Seção de texto:
^^^^
Dias de Notícias

Notícias escritas e assinadas por mim, Marcelo Dias, a partir de 1998.

domingo, setembro 27, 1998

As marquises como exílio

Na Fundação Leão XIII há estrangeiros que trocaram seus países pelas ruas do Rio

RIO (Extra) - Nascido em uma família de camponeses, o polonês Waldemar Zalewski, de 64 anos, deixou sua terra natal fugindo da perseguição nazista na Segunda Guerra Mundial. Do vilarejo de Zveres, ele e sua família se mudaram para o interior de São Paulo, onde trabalharam na lavoura. Mais tarde, Waldemar tentou a sorte em Rondonópolis (MT) e no Rio.

Já o português Carlos Alberto Peixoto Alves, de 46, não guarda lembranças de Braga, cidade onde nasceu. Vivendo no Brasil desde criança, ele cresceu em Quintino, subúrbio do Rio. Quando garoto, costumava jogar bola com o franzino Artur, que mais tarde se tornaria o maior ídolo da história do Flamengo. Dos campos de pelada de Quintino, Carlos Alberto seguiu, aos 19 anos, para o campo de batalha da Bolsa de Valores do Rio de Janeiro.
^^^^
Dados fornecidos:
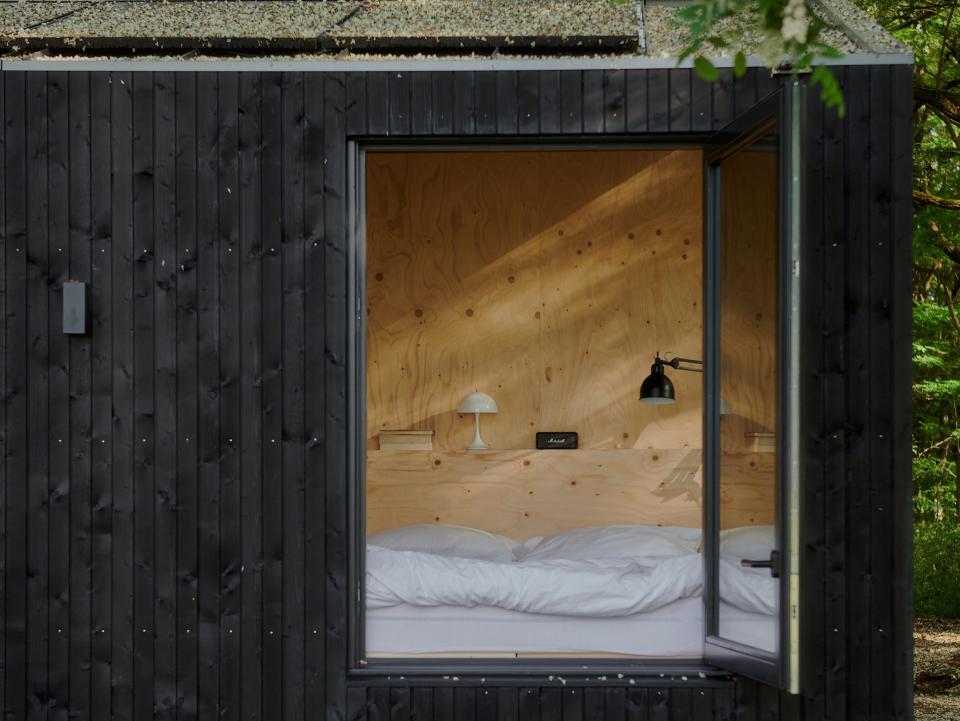 A look inside a Raus cabin with a bed near an open window.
^^^^
Tarefas obrigatórias:
1. Na notícia sobre estrangeiros nas ruas do Rio, renomeie "Waldemar" para "Wladimir" e transcreva o trecho começando em "Notícias escritas e" e seguindo até "(MT) e no Rio.".
2. Segundo a notícia sobre estrangeiros nas ruas do Rio, em que cidade nasceu Carlos Alberto Peixoto Alves?
3. Prossiga com a notícia sobre estrangeiros nas ruas do Rio a partir do ponto em que ela termina.

Respostas abaixo:
1.
Notícias escritas e assinadas por mim, Marcelo Dias, a partir de 1998.

domingo, setembro 27, 1998

As marquises como exílio

Na Fundação Leão XIII há estrangeiros que trocaram seus países pelas ruas do Rio

RIO (Extra) - Nascido em uma família de camponeses, o polonês Wladimir Zalewski, de 64 anos, deixou sua terra natal fugindo da perseguição nazista na Segunda Guerra Mundial. Do vilarejo de Zveres, ele e sua família se mudaram para o interior de São Paulo, onde trabalharam na lavoura. Mais tarde, Wladimir tentou a sorte em Rondonópolis (MT) e no Rio.

2. Braga.

3.
Waldemar e Carlos Alberto têm histórias diferentes e destinos iguais. Ambos desembarcaram com suas famílias no Brasil, na esperança de melhorar de vida. Os dois viraram mendigos e estão internados na Fundação Leão XIII. Atualmente, há cinco estrangeiros entre as 1.500 pessoas assistidas pela instituição. Pelo último levantamento do órgão, há outros 2.094 mendigos vagando pela cidade.

Assim como 80% dos 800 internos do Centro de Recuperação Social de Campo Grande, Carlos Alberto e Waldemar romperam laços familiares e não têm endereço fixo. O polonês diz que ouve vozes e que brigou com os irmãos há 30 anos. O ex-operador do pregão conta que abandonou a mulher e as duas filhas por causa da bebida. Segundo o presidente da Fundação Leão XIII, Jaime Melo, a maior parte das pessoas que chega à entidade sofre de algum tipo de dependência química ou de problemas psiquiátricos.

- O comprometimento mental e químico levam eles a não fornecer referências. Trata-se de um povo com seqüelas psicológicas e desvios de conduta.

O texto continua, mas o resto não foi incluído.